The maximum quantum yield (F_v/F_m) of photosystem II was determined by pulse-amplitude-modulated (PAM) fluorometry (Walz, Effeltrich, Germany). Three milliliters of cell suspension was incubated in the dark for 20 min. The dark-adapted minimum level of fluorescence (F₀), the maximum level of fluorescence, and other chlorophyll fluorescence parameters were measured after a short pulse of high intensity light (F_m) [37].

4.6. Measurement of Reactive Oxygen Species (ROS)
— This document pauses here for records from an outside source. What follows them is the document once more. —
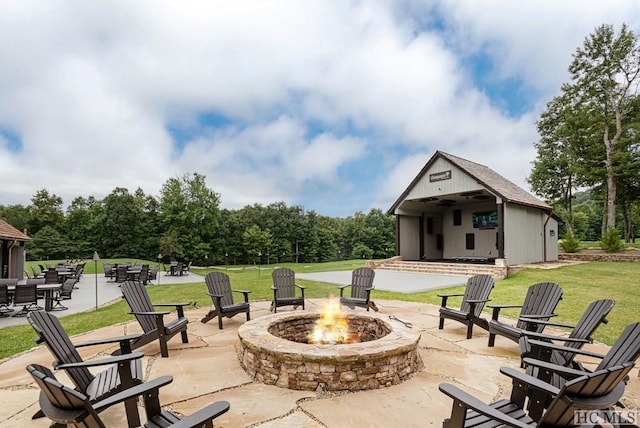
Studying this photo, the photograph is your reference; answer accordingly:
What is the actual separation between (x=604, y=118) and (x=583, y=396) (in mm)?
27044

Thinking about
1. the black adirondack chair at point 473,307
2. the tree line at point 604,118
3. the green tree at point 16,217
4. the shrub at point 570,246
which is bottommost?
the black adirondack chair at point 473,307

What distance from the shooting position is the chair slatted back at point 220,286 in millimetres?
5562

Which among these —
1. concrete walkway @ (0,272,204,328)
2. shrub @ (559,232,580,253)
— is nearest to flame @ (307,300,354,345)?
concrete walkway @ (0,272,204,328)

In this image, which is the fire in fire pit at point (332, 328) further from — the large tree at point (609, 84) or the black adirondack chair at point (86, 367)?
the large tree at point (609, 84)

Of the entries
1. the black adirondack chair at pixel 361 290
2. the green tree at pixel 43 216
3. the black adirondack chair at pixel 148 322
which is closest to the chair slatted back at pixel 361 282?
the black adirondack chair at pixel 361 290

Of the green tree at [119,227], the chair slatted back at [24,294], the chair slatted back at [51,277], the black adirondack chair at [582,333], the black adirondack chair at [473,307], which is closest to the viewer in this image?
the black adirondack chair at [582,333]

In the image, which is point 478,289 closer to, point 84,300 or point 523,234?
point 84,300

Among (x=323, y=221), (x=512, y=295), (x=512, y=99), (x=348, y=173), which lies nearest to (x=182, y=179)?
(x=348, y=173)

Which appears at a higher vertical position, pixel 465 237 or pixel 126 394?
pixel 465 237

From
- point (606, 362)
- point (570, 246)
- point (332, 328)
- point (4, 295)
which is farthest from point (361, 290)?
point (570, 246)

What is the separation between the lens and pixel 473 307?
4.79m

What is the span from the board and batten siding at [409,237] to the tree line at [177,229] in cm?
1718

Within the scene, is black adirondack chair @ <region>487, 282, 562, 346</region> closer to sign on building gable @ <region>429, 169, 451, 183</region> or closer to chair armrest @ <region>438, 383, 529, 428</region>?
chair armrest @ <region>438, 383, 529, 428</region>

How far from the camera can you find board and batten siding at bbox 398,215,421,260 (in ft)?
60.3
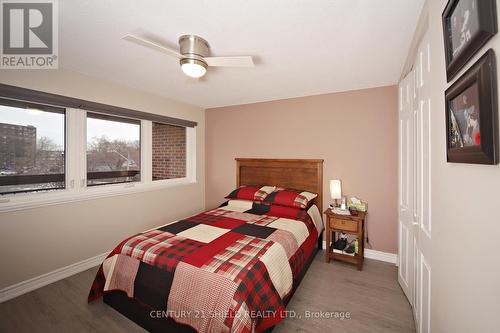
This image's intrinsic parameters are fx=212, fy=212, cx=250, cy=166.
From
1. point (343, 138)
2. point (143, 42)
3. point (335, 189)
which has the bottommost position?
point (335, 189)

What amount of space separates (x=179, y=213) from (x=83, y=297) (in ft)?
5.95

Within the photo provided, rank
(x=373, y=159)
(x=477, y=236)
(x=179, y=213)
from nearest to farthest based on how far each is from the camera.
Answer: (x=477, y=236), (x=373, y=159), (x=179, y=213)

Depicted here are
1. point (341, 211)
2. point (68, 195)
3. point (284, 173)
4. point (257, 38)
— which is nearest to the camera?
point (257, 38)

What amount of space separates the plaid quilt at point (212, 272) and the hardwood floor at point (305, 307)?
0.74 ft

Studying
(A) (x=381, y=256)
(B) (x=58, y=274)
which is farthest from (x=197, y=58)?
(A) (x=381, y=256)

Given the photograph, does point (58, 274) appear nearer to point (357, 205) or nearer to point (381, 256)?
point (357, 205)

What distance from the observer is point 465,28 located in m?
0.76

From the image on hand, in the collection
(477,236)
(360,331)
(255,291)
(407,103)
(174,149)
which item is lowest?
(360,331)

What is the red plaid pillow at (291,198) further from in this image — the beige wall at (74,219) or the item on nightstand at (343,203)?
the beige wall at (74,219)

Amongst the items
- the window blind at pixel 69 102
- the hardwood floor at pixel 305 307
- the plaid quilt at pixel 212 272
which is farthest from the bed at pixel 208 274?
the window blind at pixel 69 102

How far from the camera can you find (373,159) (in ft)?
9.55

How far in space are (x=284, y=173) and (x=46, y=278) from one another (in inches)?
127

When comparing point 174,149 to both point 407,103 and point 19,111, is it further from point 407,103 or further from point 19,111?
point 407,103

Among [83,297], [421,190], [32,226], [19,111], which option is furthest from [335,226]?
[19,111]
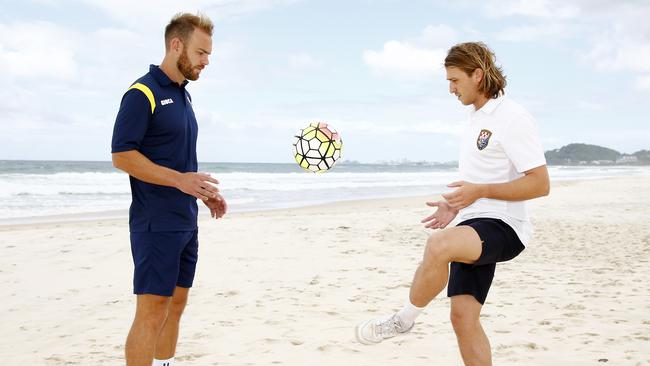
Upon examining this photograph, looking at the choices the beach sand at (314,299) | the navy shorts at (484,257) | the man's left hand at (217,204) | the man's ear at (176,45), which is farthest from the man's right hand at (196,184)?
the beach sand at (314,299)

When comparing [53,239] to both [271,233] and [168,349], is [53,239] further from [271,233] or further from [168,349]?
[168,349]

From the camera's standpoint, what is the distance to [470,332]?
10.7 feet

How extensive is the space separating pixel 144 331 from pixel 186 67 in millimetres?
1531

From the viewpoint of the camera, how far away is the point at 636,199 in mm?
21141

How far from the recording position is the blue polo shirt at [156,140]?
126 inches

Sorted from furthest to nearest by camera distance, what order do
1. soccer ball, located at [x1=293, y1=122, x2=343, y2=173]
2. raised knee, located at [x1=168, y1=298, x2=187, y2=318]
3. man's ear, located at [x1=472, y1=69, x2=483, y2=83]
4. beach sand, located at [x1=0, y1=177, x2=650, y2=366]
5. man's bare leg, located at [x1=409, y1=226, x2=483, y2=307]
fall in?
soccer ball, located at [x1=293, y1=122, x2=343, y2=173] < beach sand, located at [x1=0, y1=177, x2=650, y2=366] < raised knee, located at [x1=168, y1=298, x2=187, y2=318] < man's ear, located at [x1=472, y1=69, x2=483, y2=83] < man's bare leg, located at [x1=409, y1=226, x2=483, y2=307]

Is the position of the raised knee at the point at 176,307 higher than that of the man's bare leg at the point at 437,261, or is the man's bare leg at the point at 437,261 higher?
the man's bare leg at the point at 437,261

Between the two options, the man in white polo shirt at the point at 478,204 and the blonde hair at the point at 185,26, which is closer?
the man in white polo shirt at the point at 478,204

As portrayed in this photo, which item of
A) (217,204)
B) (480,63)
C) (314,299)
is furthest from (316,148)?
(480,63)

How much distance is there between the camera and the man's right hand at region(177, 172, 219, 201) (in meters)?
3.21

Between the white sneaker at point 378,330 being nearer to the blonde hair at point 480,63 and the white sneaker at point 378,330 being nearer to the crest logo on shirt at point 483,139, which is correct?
the crest logo on shirt at point 483,139

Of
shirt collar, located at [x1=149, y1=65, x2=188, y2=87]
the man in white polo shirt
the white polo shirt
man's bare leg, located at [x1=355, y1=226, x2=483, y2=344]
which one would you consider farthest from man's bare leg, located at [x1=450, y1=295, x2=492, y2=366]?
shirt collar, located at [x1=149, y1=65, x2=188, y2=87]

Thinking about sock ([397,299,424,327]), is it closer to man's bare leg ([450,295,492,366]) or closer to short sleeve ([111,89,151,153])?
man's bare leg ([450,295,492,366])

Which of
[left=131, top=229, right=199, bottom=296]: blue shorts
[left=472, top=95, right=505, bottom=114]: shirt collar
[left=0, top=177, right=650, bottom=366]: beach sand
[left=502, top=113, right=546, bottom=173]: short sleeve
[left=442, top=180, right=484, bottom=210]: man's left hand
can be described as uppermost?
[left=472, top=95, right=505, bottom=114]: shirt collar
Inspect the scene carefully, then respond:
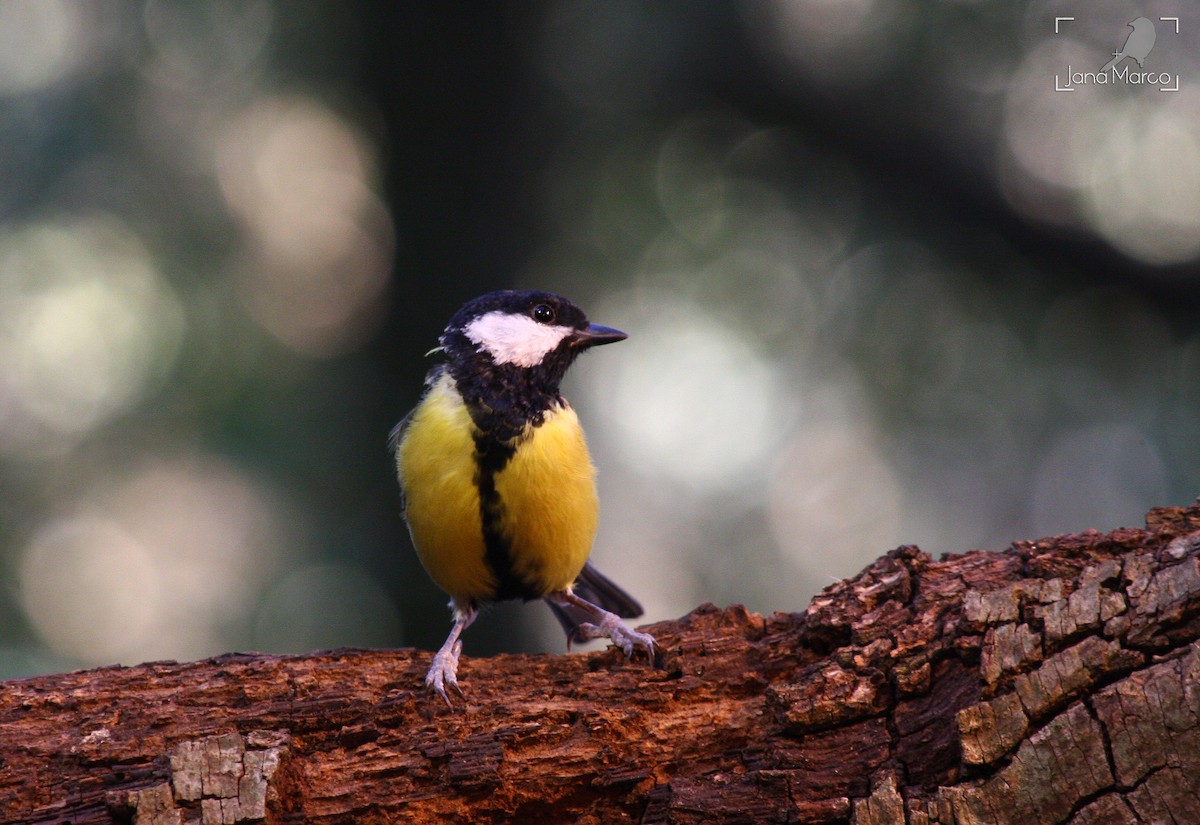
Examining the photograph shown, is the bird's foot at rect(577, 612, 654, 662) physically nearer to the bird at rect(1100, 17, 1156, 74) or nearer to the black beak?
the black beak

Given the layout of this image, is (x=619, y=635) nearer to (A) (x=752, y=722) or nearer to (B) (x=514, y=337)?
(A) (x=752, y=722)

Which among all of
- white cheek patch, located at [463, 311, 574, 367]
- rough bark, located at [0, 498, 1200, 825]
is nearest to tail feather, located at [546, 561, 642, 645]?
white cheek patch, located at [463, 311, 574, 367]

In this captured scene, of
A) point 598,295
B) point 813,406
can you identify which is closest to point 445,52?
point 598,295

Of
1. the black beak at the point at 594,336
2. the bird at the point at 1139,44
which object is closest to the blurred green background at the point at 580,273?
the bird at the point at 1139,44

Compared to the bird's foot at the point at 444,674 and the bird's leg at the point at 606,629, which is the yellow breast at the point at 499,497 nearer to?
the bird's leg at the point at 606,629

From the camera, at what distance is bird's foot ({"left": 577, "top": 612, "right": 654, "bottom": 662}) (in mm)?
3682

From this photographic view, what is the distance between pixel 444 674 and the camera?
3.58 m

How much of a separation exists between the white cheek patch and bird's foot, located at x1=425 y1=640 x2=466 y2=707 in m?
1.39

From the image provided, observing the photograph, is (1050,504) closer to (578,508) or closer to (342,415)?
(578,508)

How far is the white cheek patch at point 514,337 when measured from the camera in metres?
4.55

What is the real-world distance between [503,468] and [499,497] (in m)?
0.12

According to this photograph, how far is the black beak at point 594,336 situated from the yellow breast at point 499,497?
466mm

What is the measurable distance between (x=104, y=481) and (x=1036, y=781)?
636 centimetres

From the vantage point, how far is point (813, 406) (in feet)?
23.2
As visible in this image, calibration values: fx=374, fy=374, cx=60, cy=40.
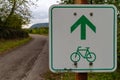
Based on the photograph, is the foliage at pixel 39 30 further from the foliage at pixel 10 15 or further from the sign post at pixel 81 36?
the sign post at pixel 81 36

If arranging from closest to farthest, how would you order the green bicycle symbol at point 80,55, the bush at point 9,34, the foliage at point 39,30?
the green bicycle symbol at point 80,55 < the bush at point 9,34 < the foliage at point 39,30

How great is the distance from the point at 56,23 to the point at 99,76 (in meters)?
8.48

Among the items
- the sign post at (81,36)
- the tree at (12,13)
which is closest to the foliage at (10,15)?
the tree at (12,13)

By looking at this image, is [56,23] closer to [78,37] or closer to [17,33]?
[78,37]

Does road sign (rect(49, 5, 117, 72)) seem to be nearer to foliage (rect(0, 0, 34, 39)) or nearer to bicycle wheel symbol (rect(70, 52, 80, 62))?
bicycle wheel symbol (rect(70, 52, 80, 62))

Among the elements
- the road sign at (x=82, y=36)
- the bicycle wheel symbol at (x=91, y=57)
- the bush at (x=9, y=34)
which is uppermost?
the road sign at (x=82, y=36)

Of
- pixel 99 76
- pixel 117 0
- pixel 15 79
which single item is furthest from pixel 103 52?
pixel 15 79

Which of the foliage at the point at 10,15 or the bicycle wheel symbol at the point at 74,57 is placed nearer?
the bicycle wheel symbol at the point at 74,57

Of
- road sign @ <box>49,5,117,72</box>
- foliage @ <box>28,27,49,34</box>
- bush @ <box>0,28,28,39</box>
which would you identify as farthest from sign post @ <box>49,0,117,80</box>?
foliage @ <box>28,27,49,34</box>

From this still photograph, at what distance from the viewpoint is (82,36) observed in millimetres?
2516

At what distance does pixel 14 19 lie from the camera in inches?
1844

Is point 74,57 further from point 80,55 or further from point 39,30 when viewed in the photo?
point 39,30

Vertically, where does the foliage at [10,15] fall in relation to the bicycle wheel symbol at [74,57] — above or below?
below

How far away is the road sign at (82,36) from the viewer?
251 centimetres
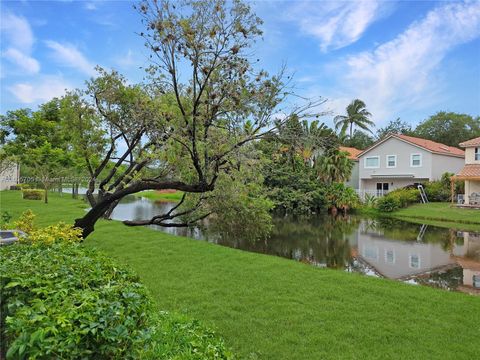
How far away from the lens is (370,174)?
112 ft

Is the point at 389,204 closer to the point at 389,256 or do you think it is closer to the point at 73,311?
the point at 389,256

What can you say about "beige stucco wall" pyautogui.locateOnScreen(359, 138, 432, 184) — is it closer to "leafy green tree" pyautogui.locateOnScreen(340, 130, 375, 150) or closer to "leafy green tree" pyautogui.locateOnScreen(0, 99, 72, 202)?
"leafy green tree" pyautogui.locateOnScreen(340, 130, 375, 150)

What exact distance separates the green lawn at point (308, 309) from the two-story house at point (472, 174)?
853 inches

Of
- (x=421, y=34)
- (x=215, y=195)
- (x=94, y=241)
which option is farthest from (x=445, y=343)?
(x=94, y=241)

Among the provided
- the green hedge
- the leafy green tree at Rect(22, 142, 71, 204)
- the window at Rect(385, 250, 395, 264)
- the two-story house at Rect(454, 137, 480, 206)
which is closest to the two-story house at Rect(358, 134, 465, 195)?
the two-story house at Rect(454, 137, 480, 206)

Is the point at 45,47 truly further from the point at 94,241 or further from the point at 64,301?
the point at 94,241

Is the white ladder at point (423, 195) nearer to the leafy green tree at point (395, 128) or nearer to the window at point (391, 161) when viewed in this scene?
the window at point (391, 161)

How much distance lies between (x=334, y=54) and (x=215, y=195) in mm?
4697

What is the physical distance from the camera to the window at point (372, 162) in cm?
3375

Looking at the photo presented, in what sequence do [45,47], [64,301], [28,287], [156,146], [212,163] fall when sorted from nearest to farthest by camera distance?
1. [64,301]
2. [28,287]
3. [45,47]
4. [212,163]
5. [156,146]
The intracellular ROS level was determined using an ROS assay kit (Beyotime Institute of Biotechnology, Shanghai, China) by measuring the oxidative conversion of 2′,7′-dichlorofluorescin diacetate (DCFH-DA) to a fluorescent compound dichlorofluorescin (DCF) according to the manufacturer’s instructions [35]. One milliliter of cell suspension was centrifuged at 13,500 g for 3 min and the cell pellet was resuspended in 500 μL of 10 μM DCFH-DA. After incubation for 20 min, the cells were washed two times with distilled water. The cell pellet was suspended in 1 mL of distilled water and fluorescence was measured on a microplate reader (Molecular Devices, Sunnyvale, CA, USA) with excitation wavelength at 488 nm and emission wavelength at 525 nm.

4.7. Carotenoid Analysis

For the analysis of pigment content, 1 mL of each cell suspension was centrifuged at 13,500 g for 3 min, and the cell pellets were suspended in 2 mL of methanol respectively. After incubation in the dark at 37 °C for 24 h, the extracts were centrifuged at 13,500 g for 3 min. Absorbance of the supernatants was measured at 480 nm. The pigment contents were calculated using the following equation [38]:

$$\mathrm{Carotenoids}\left(\frac{\mathsf{\mu }\mathrm{g}}{\mathrm{mL}}\right)=4\times A_{480}.$$

(8)

The calculated pigment contents were converted to a dry weight basis and presented in mg/g.

4.8. Fucoxanthin Analysis

The lyophilized cell samples were ground and subsequently extracted with pure ethanol until the pellet was almost colorless. The ethanol layer was collected by centrifugation at 5000 g for 5 min and dried under a stream of nitrogen gas. Then, the dried extracts were re-dissolved in 1 mL of ethanol and filtered through a 0.22-μm Millipore membrane before subjecting to high performance liquid chromatography (HPLC) analysis [7].

4.9. Statistical Analysis

The data of all the measurements were obtained from three repetitions and analyzed using one-way analysis of variance (ANOVA) with subsequent post hoc multiple-comparison LSD tests, which were calculated using SPSS Statistics 18.0 software (IBM Corporation, Armonk, NY, USA).

5. Conclusions

In conclusion, the present investigation used high-density fermentation to produce fucoxanthin with broad beneficial health effects. By means of the two-stage cultivation strategy established in this study, heterotrophic culture together with mixed low light stimulation resulted in a superior fucoxanthin productivity, which has been the highest reported to date. Considering the encouraging findings, the diatom of N. laevis possesses good potential for industrial applications to produce fucoxanthin.